Hi @aram, thanks for your help,

This is a inplace upgrade, we would migrate consul backend to raft
we have 2 vault clusters with 3 nodes, they are all consul backend
One cluster is only for dev usage and is http, with this cluster i have apply the procedure for migrate to raft and all is good

the 2nd cluster is configurer with tls and my probleme is here, for migrate the backend of this cluster, apply the procedure on first node is ok, is boot and vault unseal ok
but the node02 and node03 they are probleme with tls mentioned above

my consul backend run in same node of vault

This is my migration hcl

storage_source “consul” {
address = “01-node:8501”
path = “vault”
service = “vault”
token = “XXXXXXXX”
scheme = “https”
}

storage_destination “raft” {
path = “/data/vault/raft/”
node_id = “01-node”
}

cluster_addr = “https://01-node:8201

for node02 and node03 , i change only the configuration with new backend raft and retry_join

on the other hand I did not pay attention if my node 01 was the leader during migration
it can be a problem ? because after migration my node 01 is auto take the lead

This is from the learn guide:

Perform the migration step on one of the nodes in the cluster which will become the leader node.

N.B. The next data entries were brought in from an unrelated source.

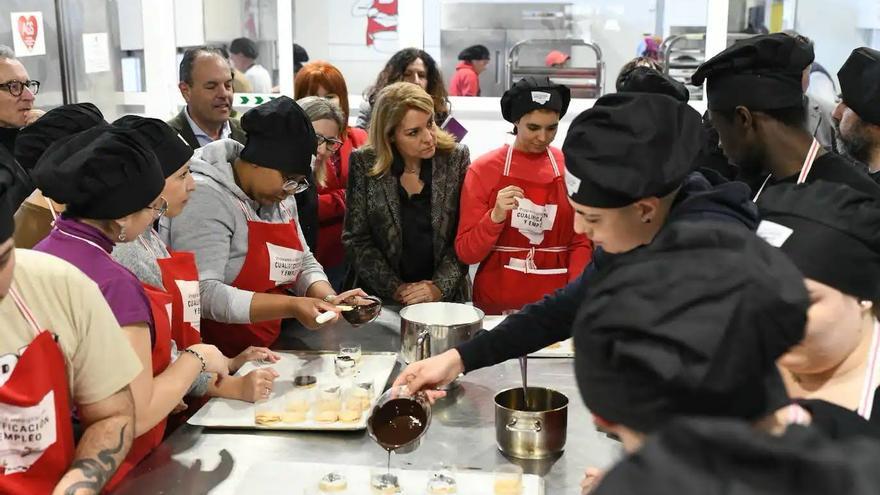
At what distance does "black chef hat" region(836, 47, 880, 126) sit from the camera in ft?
7.83

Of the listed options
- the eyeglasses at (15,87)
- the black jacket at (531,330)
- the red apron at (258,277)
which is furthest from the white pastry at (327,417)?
the eyeglasses at (15,87)

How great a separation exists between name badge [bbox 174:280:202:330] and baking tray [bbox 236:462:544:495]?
55 cm

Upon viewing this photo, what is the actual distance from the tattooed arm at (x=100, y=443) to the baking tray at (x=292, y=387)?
27 cm

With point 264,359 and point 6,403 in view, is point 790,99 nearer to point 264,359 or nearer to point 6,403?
point 264,359

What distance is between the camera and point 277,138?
7.77ft

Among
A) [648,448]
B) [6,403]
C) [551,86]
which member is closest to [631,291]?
[648,448]

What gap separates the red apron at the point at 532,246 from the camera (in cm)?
293

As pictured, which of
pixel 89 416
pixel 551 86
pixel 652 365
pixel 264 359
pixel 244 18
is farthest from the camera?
pixel 244 18

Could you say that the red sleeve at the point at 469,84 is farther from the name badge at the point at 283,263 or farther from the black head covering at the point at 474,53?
the name badge at the point at 283,263

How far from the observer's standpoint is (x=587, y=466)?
173 centimetres

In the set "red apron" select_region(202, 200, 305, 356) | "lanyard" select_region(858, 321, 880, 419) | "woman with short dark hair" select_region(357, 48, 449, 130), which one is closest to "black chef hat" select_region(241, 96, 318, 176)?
"red apron" select_region(202, 200, 305, 356)

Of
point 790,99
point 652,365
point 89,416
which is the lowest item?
point 89,416

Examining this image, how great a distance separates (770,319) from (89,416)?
1284 mm

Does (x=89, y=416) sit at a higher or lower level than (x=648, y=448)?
lower
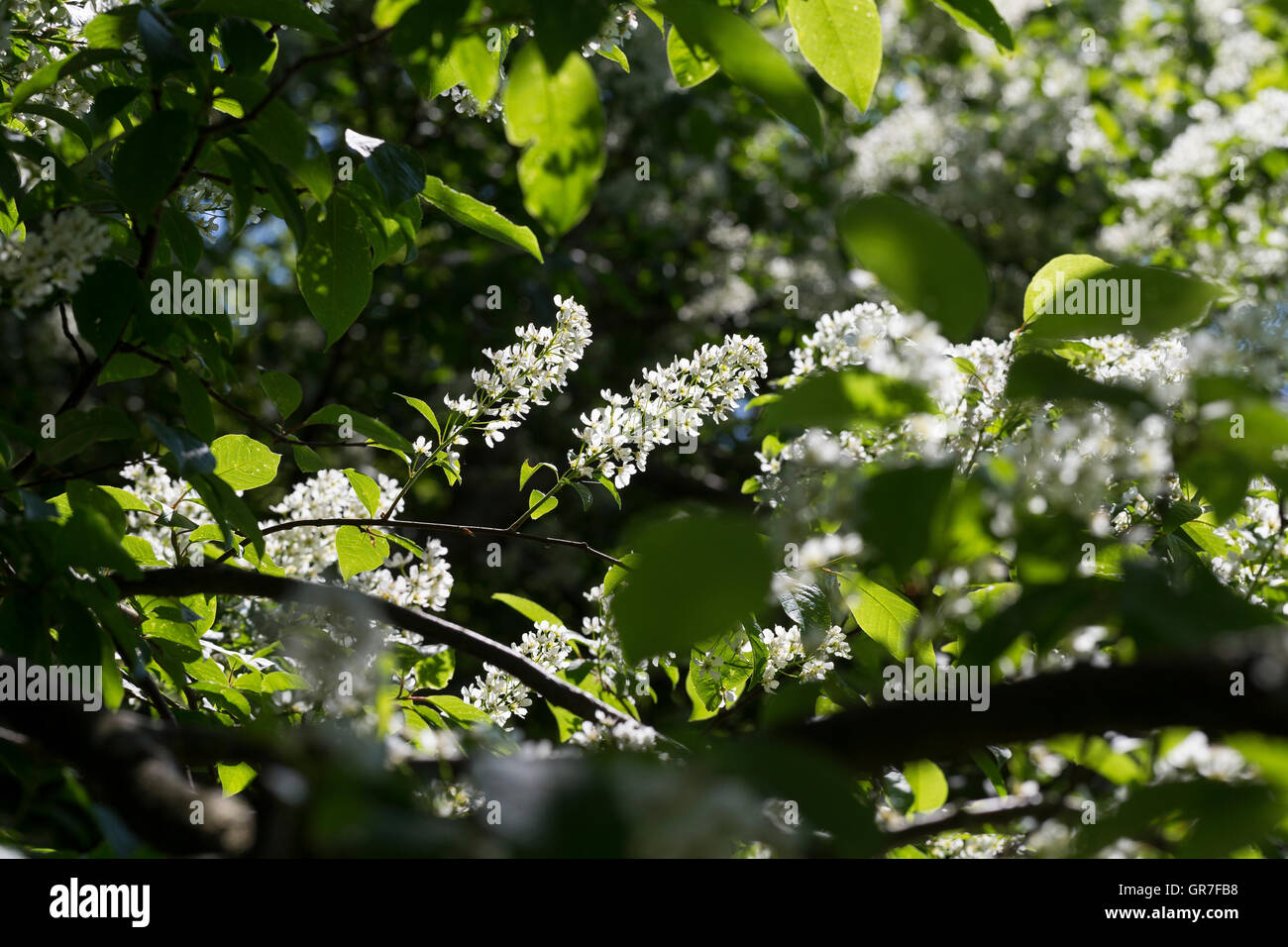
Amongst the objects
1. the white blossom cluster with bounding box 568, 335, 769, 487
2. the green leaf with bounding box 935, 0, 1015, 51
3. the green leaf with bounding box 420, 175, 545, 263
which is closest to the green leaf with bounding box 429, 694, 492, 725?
the white blossom cluster with bounding box 568, 335, 769, 487

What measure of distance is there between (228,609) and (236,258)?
5055 millimetres

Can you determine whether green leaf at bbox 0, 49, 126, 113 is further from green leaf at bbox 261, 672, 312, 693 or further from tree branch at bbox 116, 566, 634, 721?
green leaf at bbox 261, 672, 312, 693

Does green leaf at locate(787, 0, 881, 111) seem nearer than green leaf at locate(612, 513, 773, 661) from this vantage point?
No

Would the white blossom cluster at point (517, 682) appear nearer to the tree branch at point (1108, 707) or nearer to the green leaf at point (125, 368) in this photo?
the green leaf at point (125, 368)

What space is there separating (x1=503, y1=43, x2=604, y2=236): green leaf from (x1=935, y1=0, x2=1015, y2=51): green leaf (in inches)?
14.5

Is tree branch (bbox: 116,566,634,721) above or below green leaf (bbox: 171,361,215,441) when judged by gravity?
below

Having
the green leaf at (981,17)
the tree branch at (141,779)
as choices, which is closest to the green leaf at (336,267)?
the tree branch at (141,779)

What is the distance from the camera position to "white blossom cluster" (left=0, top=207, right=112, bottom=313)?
1053mm

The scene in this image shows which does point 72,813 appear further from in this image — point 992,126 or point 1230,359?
point 992,126

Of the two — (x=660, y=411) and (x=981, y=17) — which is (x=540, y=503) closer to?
(x=660, y=411)

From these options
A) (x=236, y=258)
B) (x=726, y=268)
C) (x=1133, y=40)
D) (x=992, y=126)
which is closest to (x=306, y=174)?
(x=726, y=268)

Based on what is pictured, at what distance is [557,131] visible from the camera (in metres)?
0.73

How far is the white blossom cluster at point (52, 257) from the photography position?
1.05 meters

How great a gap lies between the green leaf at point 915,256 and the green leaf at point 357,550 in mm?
1117
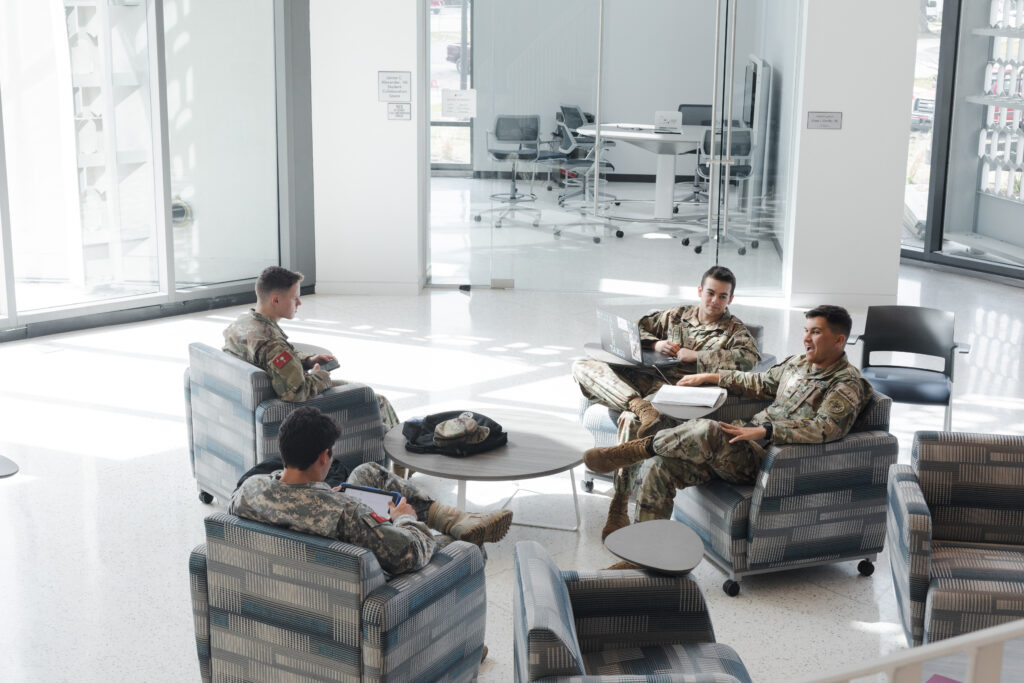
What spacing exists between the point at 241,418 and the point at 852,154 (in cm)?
657

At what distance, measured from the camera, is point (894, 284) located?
995cm

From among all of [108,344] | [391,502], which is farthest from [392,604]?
[108,344]

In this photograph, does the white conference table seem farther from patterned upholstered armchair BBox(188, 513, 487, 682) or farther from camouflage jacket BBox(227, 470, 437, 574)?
camouflage jacket BBox(227, 470, 437, 574)

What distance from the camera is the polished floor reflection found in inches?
172

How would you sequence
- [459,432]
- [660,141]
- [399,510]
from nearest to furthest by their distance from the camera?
[399,510]
[459,432]
[660,141]

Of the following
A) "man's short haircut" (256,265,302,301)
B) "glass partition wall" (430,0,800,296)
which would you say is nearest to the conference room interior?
"glass partition wall" (430,0,800,296)

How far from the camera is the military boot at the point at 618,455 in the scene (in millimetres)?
5105

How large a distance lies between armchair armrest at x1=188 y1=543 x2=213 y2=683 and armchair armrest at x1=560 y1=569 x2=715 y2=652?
1.18m

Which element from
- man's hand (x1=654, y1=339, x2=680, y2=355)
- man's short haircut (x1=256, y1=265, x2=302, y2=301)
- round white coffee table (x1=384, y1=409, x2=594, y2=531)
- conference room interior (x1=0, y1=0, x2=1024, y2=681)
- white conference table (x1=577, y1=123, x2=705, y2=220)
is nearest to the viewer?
round white coffee table (x1=384, y1=409, x2=594, y2=531)

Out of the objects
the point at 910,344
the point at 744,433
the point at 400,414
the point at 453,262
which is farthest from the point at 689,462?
the point at 453,262

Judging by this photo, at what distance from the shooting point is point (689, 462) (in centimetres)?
486

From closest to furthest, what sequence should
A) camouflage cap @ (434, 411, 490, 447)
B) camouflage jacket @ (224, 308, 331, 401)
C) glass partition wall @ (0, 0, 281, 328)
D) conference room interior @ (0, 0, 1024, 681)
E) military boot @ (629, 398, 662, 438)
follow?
camouflage cap @ (434, 411, 490, 447), camouflage jacket @ (224, 308, 331, 401), military boot @ (629, 398, 662, 438), conference room interior @ (0, 0, 1024, 681), glass partition wall @ (0, 0, 281, 328)

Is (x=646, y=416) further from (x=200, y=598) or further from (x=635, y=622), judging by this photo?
(x=200, y=598)

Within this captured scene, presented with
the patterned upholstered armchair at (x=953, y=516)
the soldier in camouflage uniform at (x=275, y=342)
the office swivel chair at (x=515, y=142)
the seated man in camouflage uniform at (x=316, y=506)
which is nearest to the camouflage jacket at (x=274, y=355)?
the soldier in camouflage uniform at (x=275, y=342)
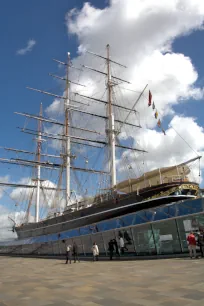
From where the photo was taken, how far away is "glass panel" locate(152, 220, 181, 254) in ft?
46.6

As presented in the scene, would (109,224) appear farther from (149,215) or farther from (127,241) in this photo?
(149,215)

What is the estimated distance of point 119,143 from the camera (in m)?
41.3

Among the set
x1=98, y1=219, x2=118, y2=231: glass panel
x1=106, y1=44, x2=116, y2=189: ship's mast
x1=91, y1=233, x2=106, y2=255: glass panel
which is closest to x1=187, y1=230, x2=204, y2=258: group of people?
x1=91, y1=233, x2=106, y2=255: glass panel

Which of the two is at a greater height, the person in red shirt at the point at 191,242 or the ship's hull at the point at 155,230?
the ship's hull at the point at 155,230

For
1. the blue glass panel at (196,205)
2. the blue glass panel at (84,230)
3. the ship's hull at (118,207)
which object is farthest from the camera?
the ship's hull at (118,207)

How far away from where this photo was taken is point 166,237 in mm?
14477

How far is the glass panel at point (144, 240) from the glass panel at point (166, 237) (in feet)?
1.12

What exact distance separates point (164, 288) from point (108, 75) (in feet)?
129

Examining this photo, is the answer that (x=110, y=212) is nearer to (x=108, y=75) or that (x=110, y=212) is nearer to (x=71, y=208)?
(x=71, y=208)

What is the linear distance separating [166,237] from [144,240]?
4.90 feet

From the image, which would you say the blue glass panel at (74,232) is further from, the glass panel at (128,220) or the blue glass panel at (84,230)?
the glass panel at (128,220)

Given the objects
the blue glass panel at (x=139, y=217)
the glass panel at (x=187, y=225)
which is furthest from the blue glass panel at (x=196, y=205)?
the blue glass panel at (x=139, y=217)

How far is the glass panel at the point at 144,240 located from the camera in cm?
1514

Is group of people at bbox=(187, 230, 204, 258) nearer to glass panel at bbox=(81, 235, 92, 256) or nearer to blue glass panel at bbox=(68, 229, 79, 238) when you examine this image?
glass panel at bbox=(81, 235, 92, 256)
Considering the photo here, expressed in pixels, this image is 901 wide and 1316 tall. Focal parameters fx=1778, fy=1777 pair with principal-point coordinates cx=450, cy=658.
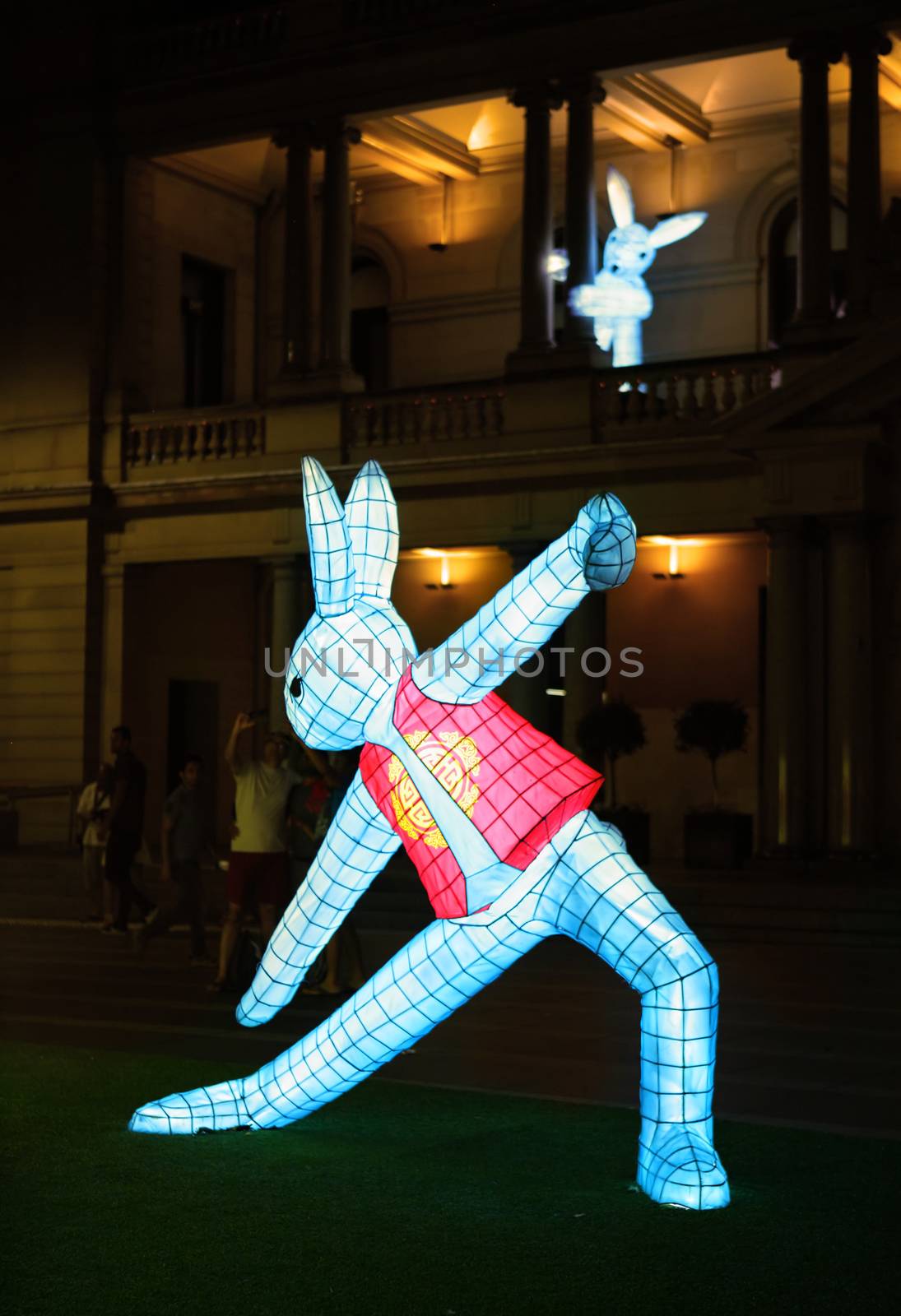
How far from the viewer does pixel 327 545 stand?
7.14 m

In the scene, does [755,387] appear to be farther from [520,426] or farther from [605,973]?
[605,973]

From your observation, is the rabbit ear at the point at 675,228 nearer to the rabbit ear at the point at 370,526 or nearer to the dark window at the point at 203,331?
the dark window at the point at 203,331

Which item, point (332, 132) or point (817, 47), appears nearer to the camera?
point (817, 47)

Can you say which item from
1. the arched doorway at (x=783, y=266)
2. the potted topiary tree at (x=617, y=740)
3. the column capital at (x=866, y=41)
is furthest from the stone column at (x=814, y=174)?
the potted topiary tree at (x=617, y=740)

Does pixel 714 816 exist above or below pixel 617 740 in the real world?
below

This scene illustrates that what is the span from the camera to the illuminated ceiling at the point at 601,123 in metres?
24.0

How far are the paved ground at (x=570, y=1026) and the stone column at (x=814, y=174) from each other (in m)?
8.74

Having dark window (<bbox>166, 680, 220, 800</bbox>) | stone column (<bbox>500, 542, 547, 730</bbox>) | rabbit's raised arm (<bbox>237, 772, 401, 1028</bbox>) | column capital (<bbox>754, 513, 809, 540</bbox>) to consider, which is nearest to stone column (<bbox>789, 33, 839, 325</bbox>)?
column capital (<bbox>754, 513, 809, 540</bbox>)

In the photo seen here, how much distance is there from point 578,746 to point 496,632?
14765 millimetres

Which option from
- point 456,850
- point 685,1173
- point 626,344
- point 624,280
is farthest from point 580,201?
point 685,1173

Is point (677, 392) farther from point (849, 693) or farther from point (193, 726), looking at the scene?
point (193, 726)

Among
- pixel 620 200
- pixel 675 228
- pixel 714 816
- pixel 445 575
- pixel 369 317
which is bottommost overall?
pixel 714 816

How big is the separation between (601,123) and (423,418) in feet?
17.5

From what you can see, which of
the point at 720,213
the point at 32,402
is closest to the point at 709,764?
the point at 720,213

There is no need to do the migration again with any other nodes. The leader node will replicate itself to any nodes that come online after the start. You only need to do the migration once. Also I “think” in the past I have used 127.0.0.1 (for in place upgrades) and that worked – otherwise I would point it at the consul cluster LB or leader, not a specific random node (shouldn’t make a difference but the leader is guaranteed to be the latest copy – belt & suspenders).

Double check the node_id you’re using – it’s probably a cut-n-paste thing but you’re using different names.

The path and node_id must match the values you set in the server configuration file.

Lastly, if you’re worried about the other nodes joining as standby then you can join them manually first so they get the copy from the leader you choose then switch to a configuration file.

node2: vault operator raft join https://leader_node:8200

@aram yes that’s exactly what i did, except the 127.0.0.1 i put the same params of my configuration in migration.hcl for cluster_addr so is the fqdn of the node

the node_id is correct in all node, because when the node join the cluster, i see in list-peers
but is join with non voter and tls error is present in logs, the leader work fine , but the follower no and if in restart follower nodes, unseal is not possible , because they are this error of communication tls
I not inderstand why, communication tls between node worked with consul backend

Okay then you don’t have a migration problem you have a TLS problem. Please start a new thread with just that information and the errors and your configuration, your TLS cert chain information.